75.000 medizinische Masken für Bedürftige
Kreis versendet Corona-Schutz

Minden/Lübbecke -

Wer mit dem Bus unterwegs ist oder einkaufen geht, muss aktuell eine medizinische Schutzmaske tragen. Für alle Menschen, die sich eine solche nicht leisten können, hat das Land NRW nun ein Sonderprogramm auf den Weg gebracht.

Samstag, 20.02.2021, 06:40 Uhr
15.000 Briefe mit Schutzmasken für Bedürftige: Landrätin Anna Katharina Bölling (von links), Kreisdirektorin Cornelia Schöder, Sozialamtsleiter Wolfgang Backs und Lars Jungfer, Leiter des Amtes pro Arbeit, schleppen Kisten.
15.000 Briefe mit Schutzmasken für Bedürftige: Landrätin Anna Katharina Bölling (von links), Kreisdirektorin Cornelia Schöder, Sozialamtsleiter Wolfgang Backs und Lars Jungfer, Leiter des Amtes pro Arbeit, schleppen Kisten. Foto: Florian Hemann/Kreis Minden-Lübbecke

8,7 Millionen medizinische Masken werden derzeit über Kommunen, Tafeln und Freie Wohlfahrtspflege an Bedürftige verteilt. Der Kreis Minden-Lübbecke hat vom Land insgesamt 71.000 dieser Masken erhalten.

Landrätin Anna Katharina Bölling begrüßt dieses unbürokratische Vorgehen und die direkte Hilfe für Betroffene. „Zu Beginn der Pandemie waren medizinische Masken ein knappes Gut und insofern war es zum damaligen Zeitpunkt richtig, auch textile Masken und Schals als Mund-Nasenschutz zu erlauben“, sagt die Landrätin. „Die Wissenschaft sagt uns nach den Erfahrungen der vergangenen Monate jedoch deutlich, dass die medizinischen Masken die Verbreitung der Corona-Viren deutlich stärker eindämmen .“ Angesichts der aggressiveren Virus-Mutationen, die auch im Mühlenkreis angekommen sind, appelliert Landrätin Bölling weiterhin an die bekannten Regeln zur Pandemiebekämpfung.
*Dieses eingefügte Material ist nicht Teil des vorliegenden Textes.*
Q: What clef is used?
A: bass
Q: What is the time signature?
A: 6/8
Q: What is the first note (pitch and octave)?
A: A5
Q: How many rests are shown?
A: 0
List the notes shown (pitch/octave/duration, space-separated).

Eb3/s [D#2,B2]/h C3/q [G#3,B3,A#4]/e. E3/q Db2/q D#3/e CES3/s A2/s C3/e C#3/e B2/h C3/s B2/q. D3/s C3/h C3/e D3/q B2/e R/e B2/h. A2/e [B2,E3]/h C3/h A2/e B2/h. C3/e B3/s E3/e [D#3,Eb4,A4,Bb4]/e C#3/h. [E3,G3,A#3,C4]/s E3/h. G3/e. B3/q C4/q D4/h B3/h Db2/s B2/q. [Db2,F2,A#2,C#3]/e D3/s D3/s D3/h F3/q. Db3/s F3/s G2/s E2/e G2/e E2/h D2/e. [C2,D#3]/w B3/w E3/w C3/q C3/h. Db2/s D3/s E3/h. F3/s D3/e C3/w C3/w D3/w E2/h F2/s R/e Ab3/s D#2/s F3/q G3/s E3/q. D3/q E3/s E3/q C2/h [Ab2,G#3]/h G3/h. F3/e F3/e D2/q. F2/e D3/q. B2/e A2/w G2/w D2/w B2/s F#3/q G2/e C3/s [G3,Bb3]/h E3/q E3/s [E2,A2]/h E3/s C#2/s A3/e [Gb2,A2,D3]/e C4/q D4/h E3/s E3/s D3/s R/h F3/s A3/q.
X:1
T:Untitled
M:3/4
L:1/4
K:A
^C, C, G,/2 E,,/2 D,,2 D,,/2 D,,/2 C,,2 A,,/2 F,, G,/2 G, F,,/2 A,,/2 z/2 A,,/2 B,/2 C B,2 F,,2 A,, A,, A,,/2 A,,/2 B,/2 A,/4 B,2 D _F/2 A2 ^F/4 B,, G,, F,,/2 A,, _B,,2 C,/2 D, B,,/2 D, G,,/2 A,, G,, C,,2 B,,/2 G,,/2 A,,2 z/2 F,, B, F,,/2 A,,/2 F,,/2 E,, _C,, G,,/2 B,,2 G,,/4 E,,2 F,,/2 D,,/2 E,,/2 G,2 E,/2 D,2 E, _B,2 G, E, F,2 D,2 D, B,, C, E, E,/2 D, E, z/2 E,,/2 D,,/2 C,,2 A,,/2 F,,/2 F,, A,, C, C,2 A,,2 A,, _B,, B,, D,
Über mehrere Stunden haben nun Mitarbeitende der Kreisverwaltung im großen Sitzungssaal die Masken in Briefumschläge gesteckt. Zusätzlich zu den 71.000 Masken des Landes hat der Kreis diese Zahl noch einmal um 4000 Masken aus seinen Beständen aufgestockt. Anna Bölling ist angesichts des Einsatzes ihrer Mitarbeiter sehr dankbar: „Es war toll zu sehen, wie engagiert die Frauen und Männer dabei waren und wie schnell sich die Kisten mit den Briefumschlägen gefüllt haben.“ Die etwa 15.000 Umschläge werden nun in den kommenden Tagen in den Postkästen der Adressaten landen. „Wir bitten um Verständnis, dass der Versand nach und nach erfolgen muss. Auch unser Zusteller ist leider nicht in der Lage, alle Umschläge auf einmal zu versenden“, sagt Sozialdezernent Hans-Joerg Deichholz und bittet um Geduld.

Übrig gebliebene Masken werden den Städten und Gemeinden zur Verfügung gestellt, um weiteren Bedürftigen vor Ort zu helfen. Der zuständige NRW-Minister für Arbeit, Gesundheit und Soziales, Karl-Josef Laumann, hatte bei der Vorstellung des Sonderprogramms Anfang Februar direkt weitere Hilfe in Aussicht gestellt: „8,7 Millionen medizinische Masken sind nur ein erster Schritt angesichts der Anzahl bedürftiger Menschen in NRW, wir wollen schnell und ohne große Bürokratie und Antragsformulare helfen. Eine weitere Tranche ist geplant“, so der Landesminister.